Virudhunagar, a quiet town in southeastern India, is known for temples that date back thousands of years. Yet among its ancient lanes, people are building something entirely modern—artificial intelligence systems used worldwide.
Tradition meets technology
Mohan Kumar helps machines learn how to think. “I work in AI annotation. I collect and label data to train models that recognize and predict objects. Over time, they learn to make decisions independently,” he explains.
India has long been a leader in outsourced technology services, with Bangalore and Chennai as its main centres. But a new shift is taking shape—tech work is spreading to smaller towns, where rent and wages cost less and talent is growing fast.
This wave, called cloud farming, is turning rural areas like Virudhunagar into thriving AI hubs.
Bringing jobs home instead of leaving for cities
Mohan Kumar doesn’t believe he’s missing out by staying local. “Professionally, there’s no difference,” he says. “We work with the same clients from the US and Europe. The standards and skills are identical.”
He works for Desicrew, founded in 2005, one of India’s first cloud farming companies. “We realised people shouldn’t have to leave their homes to find good jobs,” says chief executive Mannivannan J. K. “Cities have monopolised opportunities for too long. We wanted to bring high-quality careers to rural India.”
Desicrew handles tasks such as software testing, AI dataset creation, and content moderation. “Right now, 30 to 40% of our projects involve AI,” says Mannivannan. “Soon, that will rise to 75 or even 100%.”
Teaching machines to understand humans
Much of Desicrew’s work focuses on transcription—turning speech into text. “Machines understand text much better,” Mannivannan explains. “To make AI sound human, it must learn how people speak across different languages and accents. Transcription lays that foundation.”
He insists working from a small town is no disadvantage. “People think rural means backward, but our centres mirror city IT hubs—secure access, fast connections, and stable electricity. The only difference is geography.”
Seventy percent of Desicrew’s employees are women. “For many, this is their first salaried role,” he says. “It transforms families—creating financial stability and better education for their children.”
Unlocking hidden talent across India
NextWealth, founded in 2008, shares the same mission. Based in Bangalore, it employs 5,000 people in 11 offices across smaller towns.
“Sixty percent of India’s graduates come from non-metro areas, but most IT jobs are city-based,” says co-founder and managing director Mythily Ramesh. “That leaves a massive pool of skilled, first-generation graduates untapped. Their parents are farmers, tailors, or small shopkeepers who sacrifice to fund their education.”
NextWealth began by managing outsourced business tasks, then moved into AI five years ago. “Today, some of the world’s most advanced algorithms are being trained and refined in small-town India,” Ramesh says.
Small towns, big impact
About 70% of NextWealth’s business comes from the United States. “Every AI system—from language models to facial recognition—depends on vast amounts of human-labelled data,” Ramesh explains. “That’s what we produce.”

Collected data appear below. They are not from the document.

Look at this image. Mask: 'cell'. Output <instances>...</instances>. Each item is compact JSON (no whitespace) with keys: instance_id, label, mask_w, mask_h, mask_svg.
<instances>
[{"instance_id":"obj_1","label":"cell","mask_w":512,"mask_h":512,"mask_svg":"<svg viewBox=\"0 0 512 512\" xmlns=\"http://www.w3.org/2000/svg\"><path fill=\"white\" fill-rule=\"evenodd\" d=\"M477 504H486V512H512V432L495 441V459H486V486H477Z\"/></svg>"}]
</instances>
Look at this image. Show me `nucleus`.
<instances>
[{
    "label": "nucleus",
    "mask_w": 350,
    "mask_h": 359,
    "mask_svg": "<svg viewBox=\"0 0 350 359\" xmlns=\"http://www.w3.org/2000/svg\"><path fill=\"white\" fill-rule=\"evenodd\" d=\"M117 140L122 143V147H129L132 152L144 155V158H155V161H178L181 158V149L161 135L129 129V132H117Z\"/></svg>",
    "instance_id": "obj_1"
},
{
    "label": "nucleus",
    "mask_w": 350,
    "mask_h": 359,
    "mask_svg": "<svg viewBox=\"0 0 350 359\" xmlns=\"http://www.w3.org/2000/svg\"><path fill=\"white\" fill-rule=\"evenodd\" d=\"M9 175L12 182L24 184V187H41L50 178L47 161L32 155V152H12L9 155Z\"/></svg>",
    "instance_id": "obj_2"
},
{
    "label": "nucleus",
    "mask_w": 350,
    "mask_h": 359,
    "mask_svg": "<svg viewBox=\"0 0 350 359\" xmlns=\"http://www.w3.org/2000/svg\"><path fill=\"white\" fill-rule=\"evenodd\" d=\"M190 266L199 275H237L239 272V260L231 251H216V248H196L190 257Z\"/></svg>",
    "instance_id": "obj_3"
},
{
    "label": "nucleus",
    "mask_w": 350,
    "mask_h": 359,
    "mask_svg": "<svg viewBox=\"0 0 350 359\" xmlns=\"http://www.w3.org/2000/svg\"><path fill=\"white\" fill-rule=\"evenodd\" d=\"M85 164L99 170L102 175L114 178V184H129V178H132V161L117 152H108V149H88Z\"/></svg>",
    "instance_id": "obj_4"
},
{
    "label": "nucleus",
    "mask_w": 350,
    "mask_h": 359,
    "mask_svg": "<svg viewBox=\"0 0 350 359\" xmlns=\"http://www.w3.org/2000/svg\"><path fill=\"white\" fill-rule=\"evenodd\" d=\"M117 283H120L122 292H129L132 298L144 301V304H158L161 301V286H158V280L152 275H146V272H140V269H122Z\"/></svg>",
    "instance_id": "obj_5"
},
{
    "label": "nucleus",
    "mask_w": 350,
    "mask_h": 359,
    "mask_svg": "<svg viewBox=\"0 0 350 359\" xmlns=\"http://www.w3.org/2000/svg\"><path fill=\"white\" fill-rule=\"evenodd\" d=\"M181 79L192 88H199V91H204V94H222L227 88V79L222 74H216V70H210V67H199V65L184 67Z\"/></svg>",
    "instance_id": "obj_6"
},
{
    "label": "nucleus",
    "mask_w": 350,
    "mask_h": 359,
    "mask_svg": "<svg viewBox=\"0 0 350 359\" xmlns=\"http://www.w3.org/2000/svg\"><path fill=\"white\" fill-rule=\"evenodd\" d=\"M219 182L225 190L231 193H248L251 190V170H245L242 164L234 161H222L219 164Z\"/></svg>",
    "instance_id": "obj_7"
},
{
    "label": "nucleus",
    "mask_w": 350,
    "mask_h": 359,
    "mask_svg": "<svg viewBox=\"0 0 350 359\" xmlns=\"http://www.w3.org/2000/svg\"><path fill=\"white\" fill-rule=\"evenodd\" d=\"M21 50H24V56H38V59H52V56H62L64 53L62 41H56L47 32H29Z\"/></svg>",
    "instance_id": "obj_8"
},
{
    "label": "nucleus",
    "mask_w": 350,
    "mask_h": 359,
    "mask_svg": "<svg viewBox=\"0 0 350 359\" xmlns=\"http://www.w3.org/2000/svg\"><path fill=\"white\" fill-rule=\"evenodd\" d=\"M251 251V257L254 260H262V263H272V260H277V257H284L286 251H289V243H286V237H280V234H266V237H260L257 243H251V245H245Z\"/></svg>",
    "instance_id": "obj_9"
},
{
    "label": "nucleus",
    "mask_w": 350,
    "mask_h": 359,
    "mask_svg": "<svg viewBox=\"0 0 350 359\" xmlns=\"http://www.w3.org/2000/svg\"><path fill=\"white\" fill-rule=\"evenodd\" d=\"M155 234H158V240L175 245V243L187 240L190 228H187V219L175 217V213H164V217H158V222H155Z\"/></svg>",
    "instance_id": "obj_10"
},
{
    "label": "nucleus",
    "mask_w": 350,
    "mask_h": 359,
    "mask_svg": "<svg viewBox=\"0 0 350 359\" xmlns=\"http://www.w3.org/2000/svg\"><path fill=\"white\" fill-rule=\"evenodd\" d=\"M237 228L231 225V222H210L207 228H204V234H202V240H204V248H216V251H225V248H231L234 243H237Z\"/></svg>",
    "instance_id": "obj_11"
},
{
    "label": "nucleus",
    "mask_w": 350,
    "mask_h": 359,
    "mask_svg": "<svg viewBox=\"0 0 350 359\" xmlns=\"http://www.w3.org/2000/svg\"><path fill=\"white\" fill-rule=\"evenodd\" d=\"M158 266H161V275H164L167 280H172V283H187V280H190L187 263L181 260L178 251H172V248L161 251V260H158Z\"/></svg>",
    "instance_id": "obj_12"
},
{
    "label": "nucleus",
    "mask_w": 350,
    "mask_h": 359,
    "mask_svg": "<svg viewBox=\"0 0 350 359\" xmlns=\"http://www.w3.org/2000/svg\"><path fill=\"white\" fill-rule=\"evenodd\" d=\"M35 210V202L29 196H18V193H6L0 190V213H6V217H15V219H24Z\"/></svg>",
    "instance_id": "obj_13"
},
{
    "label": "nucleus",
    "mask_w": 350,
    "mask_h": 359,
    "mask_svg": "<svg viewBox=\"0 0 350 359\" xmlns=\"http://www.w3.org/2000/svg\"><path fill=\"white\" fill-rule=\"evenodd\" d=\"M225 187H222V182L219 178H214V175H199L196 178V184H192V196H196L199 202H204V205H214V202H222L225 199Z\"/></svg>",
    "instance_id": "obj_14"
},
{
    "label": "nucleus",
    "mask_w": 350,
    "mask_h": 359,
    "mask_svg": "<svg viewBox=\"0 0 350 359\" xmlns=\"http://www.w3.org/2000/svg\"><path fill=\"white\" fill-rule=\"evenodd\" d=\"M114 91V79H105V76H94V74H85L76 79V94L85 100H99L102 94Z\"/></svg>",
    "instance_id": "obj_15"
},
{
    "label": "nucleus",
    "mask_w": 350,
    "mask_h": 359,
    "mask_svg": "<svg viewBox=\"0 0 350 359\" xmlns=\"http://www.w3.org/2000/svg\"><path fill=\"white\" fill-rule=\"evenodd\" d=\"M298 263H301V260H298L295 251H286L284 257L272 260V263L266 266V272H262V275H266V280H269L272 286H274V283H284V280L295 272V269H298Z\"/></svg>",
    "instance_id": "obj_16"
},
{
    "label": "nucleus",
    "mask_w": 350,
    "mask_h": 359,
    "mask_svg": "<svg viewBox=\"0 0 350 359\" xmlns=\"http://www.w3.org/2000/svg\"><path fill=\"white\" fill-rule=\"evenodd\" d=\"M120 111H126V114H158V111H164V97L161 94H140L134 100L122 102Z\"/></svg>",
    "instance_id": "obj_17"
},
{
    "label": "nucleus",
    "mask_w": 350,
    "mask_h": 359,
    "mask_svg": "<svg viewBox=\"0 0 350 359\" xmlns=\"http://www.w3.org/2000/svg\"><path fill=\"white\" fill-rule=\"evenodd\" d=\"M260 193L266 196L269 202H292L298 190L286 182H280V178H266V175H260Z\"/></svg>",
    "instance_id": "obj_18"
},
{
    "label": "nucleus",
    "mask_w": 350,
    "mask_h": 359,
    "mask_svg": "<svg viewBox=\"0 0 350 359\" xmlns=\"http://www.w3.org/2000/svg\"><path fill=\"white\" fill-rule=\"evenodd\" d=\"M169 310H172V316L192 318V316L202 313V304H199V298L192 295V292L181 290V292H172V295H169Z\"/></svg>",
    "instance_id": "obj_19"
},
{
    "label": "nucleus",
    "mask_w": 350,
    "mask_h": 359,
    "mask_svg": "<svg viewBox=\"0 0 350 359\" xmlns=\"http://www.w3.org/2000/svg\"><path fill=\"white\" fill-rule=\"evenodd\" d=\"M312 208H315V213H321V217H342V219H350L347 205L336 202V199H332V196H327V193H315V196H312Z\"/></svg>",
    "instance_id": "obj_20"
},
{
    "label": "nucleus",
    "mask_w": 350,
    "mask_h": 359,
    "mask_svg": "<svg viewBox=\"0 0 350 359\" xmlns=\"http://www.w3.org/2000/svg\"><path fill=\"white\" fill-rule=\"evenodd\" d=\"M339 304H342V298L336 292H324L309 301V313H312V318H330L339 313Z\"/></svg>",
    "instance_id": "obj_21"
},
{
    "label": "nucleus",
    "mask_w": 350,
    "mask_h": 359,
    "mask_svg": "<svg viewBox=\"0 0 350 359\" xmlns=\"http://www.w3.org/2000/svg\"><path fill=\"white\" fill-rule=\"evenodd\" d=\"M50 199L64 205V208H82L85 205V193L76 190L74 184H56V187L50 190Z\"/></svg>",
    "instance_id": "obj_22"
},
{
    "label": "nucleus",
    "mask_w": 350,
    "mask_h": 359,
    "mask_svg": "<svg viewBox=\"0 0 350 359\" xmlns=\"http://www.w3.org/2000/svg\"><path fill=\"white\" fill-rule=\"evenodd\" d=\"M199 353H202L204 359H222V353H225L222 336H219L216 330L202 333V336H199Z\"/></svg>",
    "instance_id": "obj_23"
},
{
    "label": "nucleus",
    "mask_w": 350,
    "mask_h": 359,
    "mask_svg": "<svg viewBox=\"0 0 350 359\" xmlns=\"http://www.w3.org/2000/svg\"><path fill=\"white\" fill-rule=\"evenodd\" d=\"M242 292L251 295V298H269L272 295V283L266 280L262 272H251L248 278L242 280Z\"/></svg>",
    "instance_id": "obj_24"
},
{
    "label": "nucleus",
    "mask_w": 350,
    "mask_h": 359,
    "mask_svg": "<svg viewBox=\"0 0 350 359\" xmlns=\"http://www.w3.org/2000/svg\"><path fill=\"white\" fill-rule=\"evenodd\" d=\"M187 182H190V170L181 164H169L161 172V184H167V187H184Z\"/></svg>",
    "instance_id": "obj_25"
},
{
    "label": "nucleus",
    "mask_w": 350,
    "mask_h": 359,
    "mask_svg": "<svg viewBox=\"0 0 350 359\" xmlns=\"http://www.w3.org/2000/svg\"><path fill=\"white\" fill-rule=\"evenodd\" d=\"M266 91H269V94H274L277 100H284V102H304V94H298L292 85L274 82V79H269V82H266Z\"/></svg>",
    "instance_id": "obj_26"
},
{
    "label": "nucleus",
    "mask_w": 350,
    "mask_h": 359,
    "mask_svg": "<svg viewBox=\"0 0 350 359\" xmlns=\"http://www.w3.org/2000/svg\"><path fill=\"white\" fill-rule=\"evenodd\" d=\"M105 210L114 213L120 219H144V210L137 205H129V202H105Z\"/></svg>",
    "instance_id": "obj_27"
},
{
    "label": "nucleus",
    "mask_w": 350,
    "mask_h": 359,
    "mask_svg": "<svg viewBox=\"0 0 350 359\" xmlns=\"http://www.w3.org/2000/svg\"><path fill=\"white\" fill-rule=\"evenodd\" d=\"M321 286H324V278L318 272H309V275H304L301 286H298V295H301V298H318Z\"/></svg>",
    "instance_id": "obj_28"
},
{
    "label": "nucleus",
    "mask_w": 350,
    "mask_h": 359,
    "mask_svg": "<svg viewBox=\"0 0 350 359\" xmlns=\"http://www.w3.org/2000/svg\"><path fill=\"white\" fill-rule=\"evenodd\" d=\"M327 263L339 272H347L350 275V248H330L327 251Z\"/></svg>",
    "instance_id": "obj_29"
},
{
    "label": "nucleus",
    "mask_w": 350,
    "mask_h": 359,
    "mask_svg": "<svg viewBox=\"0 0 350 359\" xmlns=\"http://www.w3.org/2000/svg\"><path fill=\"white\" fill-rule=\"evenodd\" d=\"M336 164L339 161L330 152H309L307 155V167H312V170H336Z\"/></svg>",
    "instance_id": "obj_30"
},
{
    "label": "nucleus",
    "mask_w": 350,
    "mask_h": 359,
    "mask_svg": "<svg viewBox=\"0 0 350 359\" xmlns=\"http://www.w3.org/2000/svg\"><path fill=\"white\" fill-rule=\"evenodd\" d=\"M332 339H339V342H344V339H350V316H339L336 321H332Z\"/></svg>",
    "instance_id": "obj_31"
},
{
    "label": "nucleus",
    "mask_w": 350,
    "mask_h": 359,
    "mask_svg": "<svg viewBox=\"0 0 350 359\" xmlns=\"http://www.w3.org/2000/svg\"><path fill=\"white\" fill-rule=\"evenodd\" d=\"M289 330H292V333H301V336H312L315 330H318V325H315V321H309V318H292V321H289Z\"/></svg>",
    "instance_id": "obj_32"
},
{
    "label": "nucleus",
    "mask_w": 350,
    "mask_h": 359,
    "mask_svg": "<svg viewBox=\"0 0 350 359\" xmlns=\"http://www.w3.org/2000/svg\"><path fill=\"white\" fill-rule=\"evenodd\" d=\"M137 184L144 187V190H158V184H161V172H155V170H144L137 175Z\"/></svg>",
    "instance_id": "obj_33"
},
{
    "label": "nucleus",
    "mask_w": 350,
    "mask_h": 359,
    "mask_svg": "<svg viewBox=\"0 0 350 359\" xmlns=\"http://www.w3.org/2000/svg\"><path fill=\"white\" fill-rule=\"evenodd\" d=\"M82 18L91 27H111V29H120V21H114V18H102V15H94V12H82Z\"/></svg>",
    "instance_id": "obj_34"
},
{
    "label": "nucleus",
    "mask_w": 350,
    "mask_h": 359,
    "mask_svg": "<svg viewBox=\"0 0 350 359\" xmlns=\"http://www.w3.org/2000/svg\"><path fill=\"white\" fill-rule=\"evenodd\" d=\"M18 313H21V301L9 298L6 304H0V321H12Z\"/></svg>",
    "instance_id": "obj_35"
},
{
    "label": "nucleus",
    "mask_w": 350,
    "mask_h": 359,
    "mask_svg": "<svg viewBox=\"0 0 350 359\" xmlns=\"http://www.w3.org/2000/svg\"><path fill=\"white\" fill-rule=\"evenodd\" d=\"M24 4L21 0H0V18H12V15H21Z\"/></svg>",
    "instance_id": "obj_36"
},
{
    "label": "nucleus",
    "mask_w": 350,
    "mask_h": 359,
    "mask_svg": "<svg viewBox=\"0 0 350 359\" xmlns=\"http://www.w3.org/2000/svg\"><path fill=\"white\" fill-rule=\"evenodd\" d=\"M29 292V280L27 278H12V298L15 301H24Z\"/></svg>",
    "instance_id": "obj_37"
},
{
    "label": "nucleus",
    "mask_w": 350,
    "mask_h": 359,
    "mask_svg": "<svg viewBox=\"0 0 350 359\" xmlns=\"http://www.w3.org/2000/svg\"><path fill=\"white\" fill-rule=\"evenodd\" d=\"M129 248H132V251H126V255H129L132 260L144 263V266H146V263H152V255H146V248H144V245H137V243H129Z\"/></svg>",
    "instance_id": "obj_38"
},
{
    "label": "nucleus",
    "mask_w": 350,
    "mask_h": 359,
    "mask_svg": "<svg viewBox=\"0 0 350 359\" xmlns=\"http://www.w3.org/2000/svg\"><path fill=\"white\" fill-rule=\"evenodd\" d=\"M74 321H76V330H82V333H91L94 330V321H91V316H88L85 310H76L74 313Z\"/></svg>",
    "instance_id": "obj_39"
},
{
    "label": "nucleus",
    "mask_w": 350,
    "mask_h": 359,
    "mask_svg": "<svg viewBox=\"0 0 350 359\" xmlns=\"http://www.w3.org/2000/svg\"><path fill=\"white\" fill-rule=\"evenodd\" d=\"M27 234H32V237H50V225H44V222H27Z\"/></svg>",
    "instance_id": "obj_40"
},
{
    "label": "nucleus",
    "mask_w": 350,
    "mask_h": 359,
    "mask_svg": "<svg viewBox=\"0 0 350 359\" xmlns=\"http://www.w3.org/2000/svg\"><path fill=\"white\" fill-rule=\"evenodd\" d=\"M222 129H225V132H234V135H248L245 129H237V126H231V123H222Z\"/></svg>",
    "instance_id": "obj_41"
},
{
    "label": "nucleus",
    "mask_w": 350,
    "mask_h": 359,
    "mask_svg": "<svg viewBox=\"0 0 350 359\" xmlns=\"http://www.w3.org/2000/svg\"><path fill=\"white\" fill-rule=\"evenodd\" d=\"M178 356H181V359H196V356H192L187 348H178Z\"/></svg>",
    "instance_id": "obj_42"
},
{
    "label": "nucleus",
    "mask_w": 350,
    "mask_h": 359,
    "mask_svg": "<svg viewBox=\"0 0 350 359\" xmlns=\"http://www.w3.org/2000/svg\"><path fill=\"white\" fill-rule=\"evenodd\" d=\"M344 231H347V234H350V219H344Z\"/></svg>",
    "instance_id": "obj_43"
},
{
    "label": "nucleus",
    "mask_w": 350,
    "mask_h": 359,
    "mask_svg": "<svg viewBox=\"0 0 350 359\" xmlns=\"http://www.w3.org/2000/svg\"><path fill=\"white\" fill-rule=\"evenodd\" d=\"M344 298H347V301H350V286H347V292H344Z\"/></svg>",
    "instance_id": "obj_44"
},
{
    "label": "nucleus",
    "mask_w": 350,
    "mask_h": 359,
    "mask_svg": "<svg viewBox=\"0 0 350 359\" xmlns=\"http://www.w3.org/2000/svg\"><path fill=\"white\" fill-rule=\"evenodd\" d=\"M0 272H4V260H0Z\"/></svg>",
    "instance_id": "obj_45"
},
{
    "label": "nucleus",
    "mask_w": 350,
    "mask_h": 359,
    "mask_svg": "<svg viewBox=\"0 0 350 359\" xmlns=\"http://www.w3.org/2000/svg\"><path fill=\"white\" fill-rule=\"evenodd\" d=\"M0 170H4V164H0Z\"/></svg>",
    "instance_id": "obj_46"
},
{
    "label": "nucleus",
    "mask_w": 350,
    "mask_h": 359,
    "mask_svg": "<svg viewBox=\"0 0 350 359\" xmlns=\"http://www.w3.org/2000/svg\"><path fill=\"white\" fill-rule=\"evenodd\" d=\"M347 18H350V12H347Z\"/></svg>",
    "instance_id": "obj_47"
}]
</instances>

She predicts rapid growth ahead. “In the next three to five years, AI and generative AI could create 100 million jobs in training, validation, and real-time support. India’s smaller towns can lead that expansion.”
Ramesh believes India’s head start will pay off. “Other countries like the Philippines are catching up, but India’s early investment and scale give us a five to seven-year advantage. We need to use it wisely.”
Challenges behind the progress
Technology advisor KS Viswanathan, formerly with India’s National Association of Software and Service Companies, believes the country’s smaller towns are shaping global AI. “Silicon Valley builds the AI engines, but India’s cloud farming sector keeps them running,” he says.
He sees the industry at a critical moment. “If cloud farming continues to grow, small-town India could become the world’s largest AI operations hub—just like it became the IT powerhouse twenty years ago.”
Still, he warns of challenges. “Internet reliability and secure data centres in smaller towns don’t always match metro standards,” he says. “That raises concerns about data protection.”
Even with strong infrastructure, international perception can slow progress. “Some clients still doubt that rural centres can handle sensitive data safely. Trust must be earned through consistent performance,” Viswanathan explains.
The humans behind smarter machines
At NextWealth, Dhanalakshmi Vijay works to refine AI systems. When an algorithm confuses a blue denim jacket with a navy shirt, she steps in. “We correct the model and feed it back into the system,” she says. “Each fix helps the AI learn and become more accurate, just like a software update.”
Her work affects millions of users. “Our team helps train AI systems that make online shopping smoother and faster,” she says proudly. “We’re teaching machines to think more like people.”
The next frontier of India’s tech story
Across India’s countryside, a quiet revolution is underway. In towns like Virudhunagar, young professionals are transforming how the world’s technology learns, thinks, and responds.
These communities show that innovation doesn’t just bloom in cities. It grows in the fields, homes, and classrooms of rural India—where tradition and technology now shape the same future.